Tanpa pikir panjang, tiba-tiba DP BPIP; Profesor Megawati mengucapkan selamat atas 100 tahun berdirinya PKC/ Partai Komunis China. Apa digaji Rp.100 juta dari uang rakyat buat omong begitu-begitu doang?
Ya, tiada yang menafikan, bila Pancasila sebagai ideologi terbuka. Tapi saking terbukanya itu, tidak sama dengan bugil. Inklusivitas Pancasila ada pada kesamaan prinsip-prinsip kesetaraan dan kemanusiaan.
Apa ibu profesor plus DP BPIP ini tak punya empati atas pemberangusan secara sadis terhadap etnis muslim Uighur oleh rezim komunis Xi Jinping? Jelas-jelas; dehumanisasi itu bertentangan dengan prinsip-prinsip universal Pancasila dan UUD 1945, yang mana profesor Mega sebagai orang yang digaji negara/bulan Rp.100 juta untuk urus Pancasila dan UUD 1945.
Sebagai DP BPIP, seyogyanya profesor Megawati mafhum, bahwa TAP MPR tentang larangan ajaran komunis itu belum hilang atau diamandemen. Dengan demikian, biar kaki jadi kepala, kepala jadi kaki, pun tiada tempat bagi paham komunis.
Ibarat kata, komunis itu pernah hendak MEMBEGAL PANCASILA. Sebagai DP BPIP, ibu profesor mesti tahu sejarah itu. Dan ditempatkan di palung hati sebagai kencahnya sejarah ideologi bangsa. Pasal komunis membegal Pancasila itu tercatat lengkap hari, tanggal, bulan, tahun pun jam, menit dan detiknya.
Ihwal komunis membegal Pancasila itu telah menimbulkan trauma yang dalam bagi kehidupan bernegara kita. Memakan korban banyak. Maka luka lama itu jangan dikorek-korek, bila tak ingin infeksinya lebih parah.
Tapi emang itulah tabiat dasar, beliau pun dalam beberapa pidatonya hendak mengacak-acak Pancasila dengan Ekasila atau apalah itu. Dia obok-obok struktur nilai dari Pancasila.
Digeserlah sila ketuhanan dari posisinya sebagai sentrum daripada ideologi Pancasila. Sebagaimana proyek ideologi dalam RUU HIP. Pada pasal 7 RUU HIP ini, dimensi “ketuhanan” menjadi sub sistem nilai yang setara dengan kemanusiaan, kesatuan, kerakyatan/demokrasi politik dan ekonomi.
Padahal, sejatinya, kemanusiaan, kesatuan, kerakyatan/demokrasi politik dan ekonomi adalah refleksi dari nilai-nilai “ketuhanan.” Sebagai fundamental value-nya. Jadi dia tidak equal secara konsepsinya. Sumber nilai dan akibat derivatif itu berbeda secara stand poin konsep.

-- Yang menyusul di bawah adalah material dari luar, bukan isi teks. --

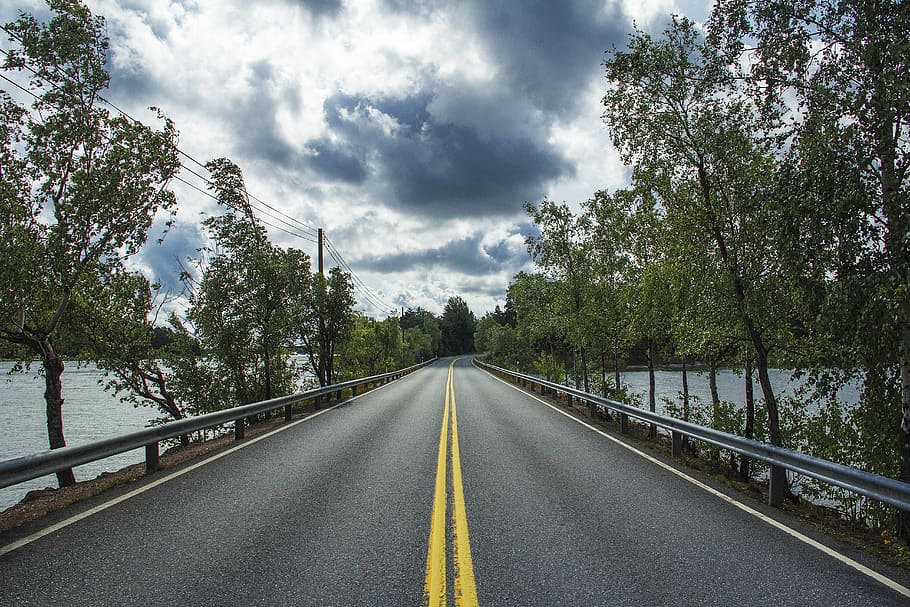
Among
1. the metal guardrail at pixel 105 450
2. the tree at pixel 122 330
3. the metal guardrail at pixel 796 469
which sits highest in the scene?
the tree at pixel 122 330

Jadi barang ini jangan diplintir ke sana kemari. Karena ibarat kata, Pancasila ini menjadi suatu engagement atas KONTRAK SOSIAL POLITIK bangsa Indonesia. Kalau masih senewen dan sok-sokan mengutak atik PANCASILA, maka bisa berabe.
Teringat lah saya akan buku Anthony Giddens berjudul Beyond left and Right. Bahwa yang Komunis dan Kapitalisme global sama-sama telah menimbulkan duka kemanusiaan secara mondial. Beyond Left and Right, buat apa ibu profesor DP BPIP yth masih sok-sokan?